_GIVEN PROBLEM_. Transcribe verbatim the portion of the linear functional text below, starting at "This will be" and ending at "some $h_0 \ne 0$.".

— start of TEXT SHOWN —

Let $\phi \sqbrk {y; h}$ be a linear functional with respect to $h$.

Let:

- $\ds \lim_{\size h \mathop \to 0} \frac {\phi \sqbrk {y; h} } {\size h} = 0$

Then:

- $\phi \sqbrk {y; h} = 0$

## Proof

This will be a Proof by Contradiction.

Aiming for a contradiction, suppose there exists a linear functional satisfying $\phi \sqbrk {y; h_0} \ne 0$ for some $h_0 \ne 0$.

Also suppose:

- $\ds \lim_{\size {h_0} \mathop \to 0} \frac{\phi \sqbrk {y; h_0} } {\size {h_0} } = 0$

Now, define:

- $h_n = \dfrac {h_0} n$

and:

- $m = \dfrac {\phi \sqbrk {y; h_0} } {\size {h_0} }$

Notice that $\size {h_n} \to 0$ as $n \to \infty$.

— end of TEXT SHOWN —
— start of MATERIAL SUPPLIED —

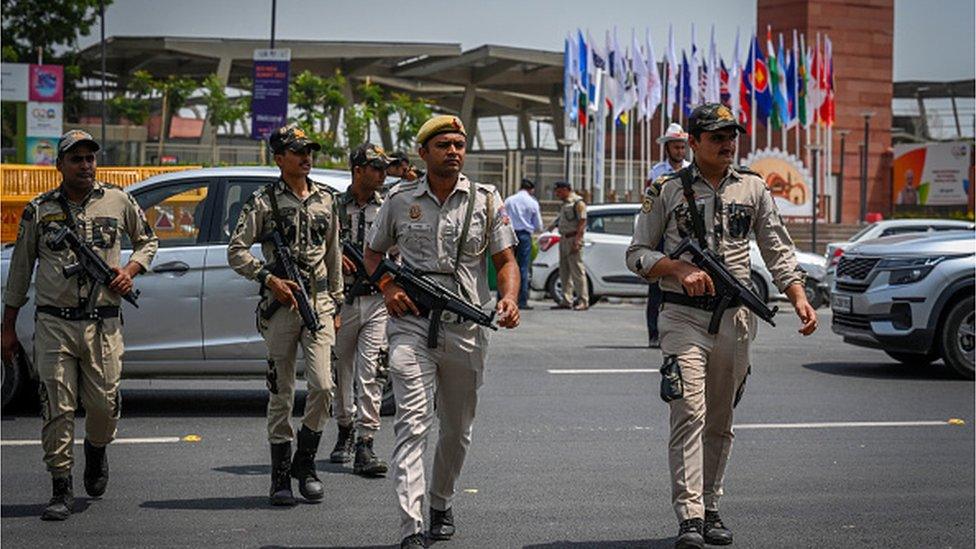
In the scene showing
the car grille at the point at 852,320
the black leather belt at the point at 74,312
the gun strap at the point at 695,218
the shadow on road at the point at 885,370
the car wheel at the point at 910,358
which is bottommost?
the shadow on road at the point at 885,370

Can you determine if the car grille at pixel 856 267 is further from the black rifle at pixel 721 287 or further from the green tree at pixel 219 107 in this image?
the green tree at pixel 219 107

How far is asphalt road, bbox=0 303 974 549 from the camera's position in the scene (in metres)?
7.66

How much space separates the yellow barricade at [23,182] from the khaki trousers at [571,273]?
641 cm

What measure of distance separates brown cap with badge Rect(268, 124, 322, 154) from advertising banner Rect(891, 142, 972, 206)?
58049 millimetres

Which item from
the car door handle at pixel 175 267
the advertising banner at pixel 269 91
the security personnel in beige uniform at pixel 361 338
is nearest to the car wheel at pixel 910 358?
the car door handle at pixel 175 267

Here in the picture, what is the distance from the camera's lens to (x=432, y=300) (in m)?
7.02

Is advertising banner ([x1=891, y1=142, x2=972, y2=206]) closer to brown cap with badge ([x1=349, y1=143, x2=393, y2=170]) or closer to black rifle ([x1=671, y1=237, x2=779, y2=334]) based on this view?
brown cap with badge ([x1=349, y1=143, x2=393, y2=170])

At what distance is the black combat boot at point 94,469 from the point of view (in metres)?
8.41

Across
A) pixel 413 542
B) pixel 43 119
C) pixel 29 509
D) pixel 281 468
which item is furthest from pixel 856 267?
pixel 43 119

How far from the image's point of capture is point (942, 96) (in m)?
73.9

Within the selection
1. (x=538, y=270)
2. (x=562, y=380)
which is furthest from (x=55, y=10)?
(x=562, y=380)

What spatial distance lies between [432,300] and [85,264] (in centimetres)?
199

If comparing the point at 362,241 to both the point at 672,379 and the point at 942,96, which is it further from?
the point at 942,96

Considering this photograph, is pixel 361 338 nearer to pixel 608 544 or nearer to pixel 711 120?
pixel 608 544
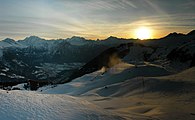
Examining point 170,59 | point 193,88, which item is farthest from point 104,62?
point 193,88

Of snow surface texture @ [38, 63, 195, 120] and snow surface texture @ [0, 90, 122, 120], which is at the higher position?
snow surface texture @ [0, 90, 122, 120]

— end of MATERIAL SUPPLIED —

_FINISHED ANSWER_.
This will be a Proof by Contradiction.

Aiming for a contradiction, suppose there exists a linear functional satisfying $\phi \sqbrk {y; h_0} \ne 0$ for some $h_0 \ne 0$.